WHAT NEEDS TO BE DONE
Print, without alteration, everything from the line containing "this 414×285 image." down to the line containing "rusty metal border fence [0, 0, 414, 42]" in the items below, both of those lines included, and nothing else.
-- START EXTRACTED INFORMATION --
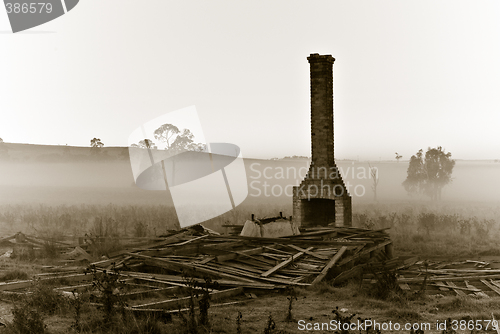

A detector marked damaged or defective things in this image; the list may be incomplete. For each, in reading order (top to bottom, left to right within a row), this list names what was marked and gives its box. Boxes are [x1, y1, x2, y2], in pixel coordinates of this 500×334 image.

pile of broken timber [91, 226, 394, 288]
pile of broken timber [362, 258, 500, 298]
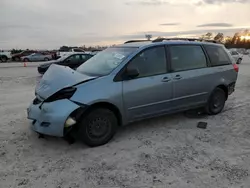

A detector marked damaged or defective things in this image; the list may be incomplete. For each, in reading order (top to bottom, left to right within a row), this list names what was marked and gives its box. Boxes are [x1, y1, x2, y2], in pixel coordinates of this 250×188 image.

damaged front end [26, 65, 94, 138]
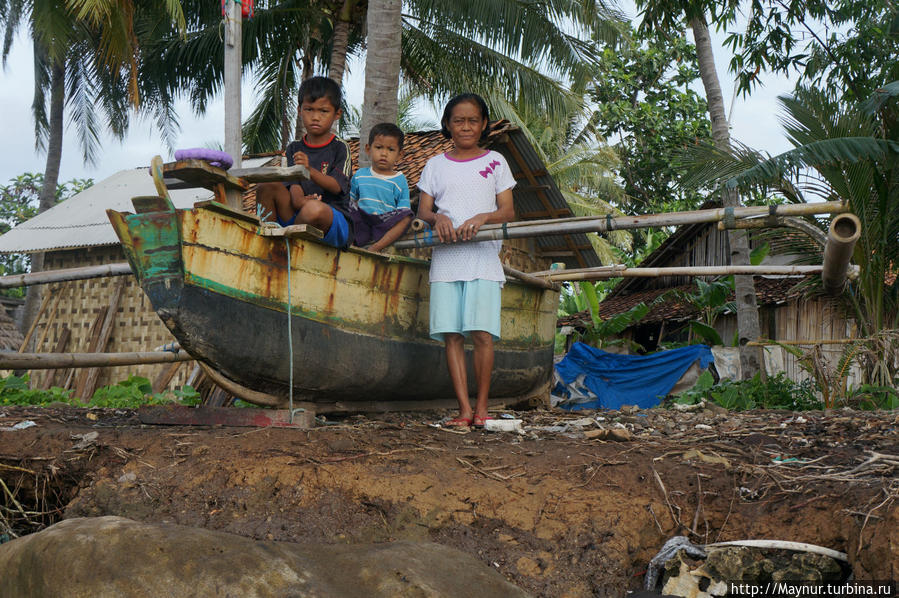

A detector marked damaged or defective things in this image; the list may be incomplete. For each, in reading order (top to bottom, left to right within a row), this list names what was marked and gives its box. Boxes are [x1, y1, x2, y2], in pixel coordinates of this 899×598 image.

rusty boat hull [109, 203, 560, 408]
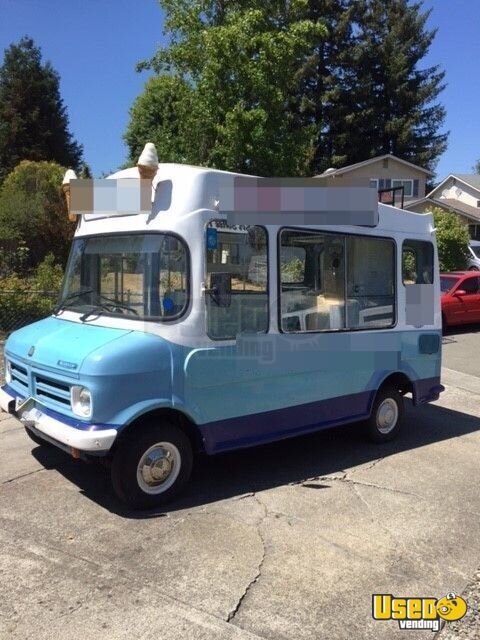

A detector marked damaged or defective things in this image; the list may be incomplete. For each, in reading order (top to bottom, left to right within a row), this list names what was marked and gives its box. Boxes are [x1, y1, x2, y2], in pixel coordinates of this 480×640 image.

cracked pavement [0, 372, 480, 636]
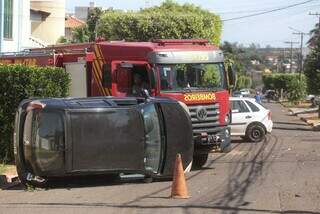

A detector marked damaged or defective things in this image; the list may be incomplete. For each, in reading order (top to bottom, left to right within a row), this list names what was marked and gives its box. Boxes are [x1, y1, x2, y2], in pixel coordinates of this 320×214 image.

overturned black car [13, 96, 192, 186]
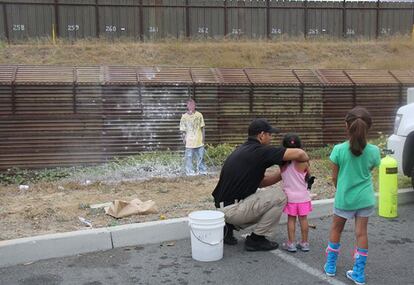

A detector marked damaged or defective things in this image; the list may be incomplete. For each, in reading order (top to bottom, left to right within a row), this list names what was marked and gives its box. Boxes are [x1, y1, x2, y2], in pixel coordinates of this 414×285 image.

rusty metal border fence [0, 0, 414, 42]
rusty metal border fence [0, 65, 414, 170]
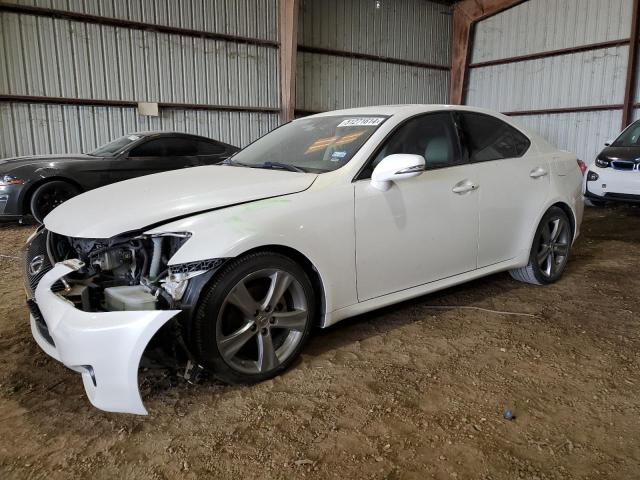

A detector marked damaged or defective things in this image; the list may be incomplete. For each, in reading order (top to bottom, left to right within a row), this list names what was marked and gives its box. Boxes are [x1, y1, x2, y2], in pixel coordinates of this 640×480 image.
-- END EXTRACTED INFORMATION --
SOLVED EXERCISE
A detector marked damaged or defective things in this image; the list may be incomplete. For each, in reading order (top to bottom, left to right within a row), this list names what was marked and gives its box. Boxes are [x1, y1, x2, y2], in pixel coordinates of this 414×285 image.

rusty metal border fence [0, 0, 414, 42]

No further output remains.